Pelosi Shocked by CBS's 'Failure' Hardball from the Left

Are the reporters on Capitol Hill as scrappy as the White House press corps? Apparently not. In the "Yeas and Nays" gossip column in the Washington Examiner, Jeff Dufour and Patrick Gavin report CBS's normally Bush-stalking Jim Axelrod threw a hardball at Nancy Pelosi and she was shocked, shocked that anyone could be so rude. (Axelrod, of course, came at the Speaker from the hard left.) It was so shocking a Pelosi spokesman suggested "I don't think she's ever accused a journalist of bias before."

CBS White House reporter Jim Axelrod mentioned to Pelosi that, come November 2008, the number of American troops in Iraq likely will be the same as in November 2006, when Democrats were swept into power. Then, he asked, "How do you view your stewardship of Congress as anything other than a failure to make the president change course?"

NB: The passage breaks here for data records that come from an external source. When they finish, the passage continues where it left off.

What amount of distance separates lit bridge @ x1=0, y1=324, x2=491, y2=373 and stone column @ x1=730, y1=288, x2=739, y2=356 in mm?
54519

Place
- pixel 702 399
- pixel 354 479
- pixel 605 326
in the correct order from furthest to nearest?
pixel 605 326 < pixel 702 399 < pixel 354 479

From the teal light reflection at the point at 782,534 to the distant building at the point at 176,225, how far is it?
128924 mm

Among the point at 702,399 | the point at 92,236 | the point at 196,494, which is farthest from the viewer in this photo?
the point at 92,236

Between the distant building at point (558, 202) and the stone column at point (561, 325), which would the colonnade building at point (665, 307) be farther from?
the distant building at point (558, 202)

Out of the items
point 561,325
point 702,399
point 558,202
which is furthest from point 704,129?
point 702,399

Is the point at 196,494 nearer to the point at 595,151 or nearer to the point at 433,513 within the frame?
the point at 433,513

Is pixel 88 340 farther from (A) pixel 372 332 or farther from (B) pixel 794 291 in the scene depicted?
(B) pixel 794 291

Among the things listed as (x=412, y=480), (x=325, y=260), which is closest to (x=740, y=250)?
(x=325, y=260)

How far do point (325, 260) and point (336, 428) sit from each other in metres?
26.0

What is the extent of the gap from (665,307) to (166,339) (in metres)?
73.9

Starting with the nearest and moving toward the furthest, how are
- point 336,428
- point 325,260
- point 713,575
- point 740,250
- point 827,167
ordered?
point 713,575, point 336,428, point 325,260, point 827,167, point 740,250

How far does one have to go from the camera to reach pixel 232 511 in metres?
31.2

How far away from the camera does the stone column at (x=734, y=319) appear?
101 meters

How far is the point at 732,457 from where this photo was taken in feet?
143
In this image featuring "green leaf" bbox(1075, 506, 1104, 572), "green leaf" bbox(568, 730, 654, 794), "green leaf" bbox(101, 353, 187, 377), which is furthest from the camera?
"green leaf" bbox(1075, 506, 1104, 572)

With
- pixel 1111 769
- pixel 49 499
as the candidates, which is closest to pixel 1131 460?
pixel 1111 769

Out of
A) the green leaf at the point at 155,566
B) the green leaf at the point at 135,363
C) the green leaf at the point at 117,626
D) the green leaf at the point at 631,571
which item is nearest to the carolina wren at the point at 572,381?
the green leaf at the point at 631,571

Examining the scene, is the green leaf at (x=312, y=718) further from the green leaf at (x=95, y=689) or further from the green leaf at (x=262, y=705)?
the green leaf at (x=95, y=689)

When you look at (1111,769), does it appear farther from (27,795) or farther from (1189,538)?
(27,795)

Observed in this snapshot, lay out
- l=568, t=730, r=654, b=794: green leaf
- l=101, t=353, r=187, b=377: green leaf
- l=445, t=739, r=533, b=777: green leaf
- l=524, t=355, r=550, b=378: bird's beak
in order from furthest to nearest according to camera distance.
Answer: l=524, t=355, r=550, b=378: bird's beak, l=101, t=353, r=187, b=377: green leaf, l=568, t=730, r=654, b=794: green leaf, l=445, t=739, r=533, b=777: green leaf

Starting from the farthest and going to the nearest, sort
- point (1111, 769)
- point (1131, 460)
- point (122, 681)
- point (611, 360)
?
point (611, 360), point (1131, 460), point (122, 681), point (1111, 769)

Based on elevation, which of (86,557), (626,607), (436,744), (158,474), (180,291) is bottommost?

Pelosi was instantly taken aback. "What a lovely objective question on the part of the press!" she remarked.

Axelrod later told Yeas & Nays, "I knew immediately that she didn’t like it."

So off-base was the question in the eyes of both Pelosi and Reid that the Senate majority leader had to butt in. "Madam Speaker, I can’t stand here without defending you," he said, but Pelosi would have none of it.
"You don’t have to defend me," she told Reid. (It’s a woman’s world on Capitol Hill nowadays, Mr. Leader, and don’t you forget it.)

Pelosi did respond to the question, saying she’ll take credit insofar as "the Democratic majority in the Congress has changed the debate on Iraq in this country, and we will hold the administration accountable time and time again for their conduct of this war."

Pelosi spokesman Brendan Daly later told Yeas & Nays that the tone of Axelrod’s question was what took the speaker by surprise. "I don’t think she’s ever accused a journalist of bias before," Daly said. "The tone of it and the way he asked it was, how shall we say, unusual." Daly added that, following the conference, Pelosi was eager to find out the identity and affiliation of Axelrod, and why he would have asked such a question.

But Axelrod stands by his question. "It’s a completely fair question," he said. "It’s a question a lot of people in her base have been asking."

Both Daly and Axelrod chalk it up to politics as usual. "Politics is a contact sport," Daly said. "This is part of the game."

When asked whether he was surprised to be accused of bias, Axelrod laughed and said, "Come on, I work at the White House! ... She’s entitled to her reaction, and I’m entitled to ask that question."

This would seem to underline that the Speaker's not used to that very White House-y kind of questioning. She's used to network anchors warbling about her place in history.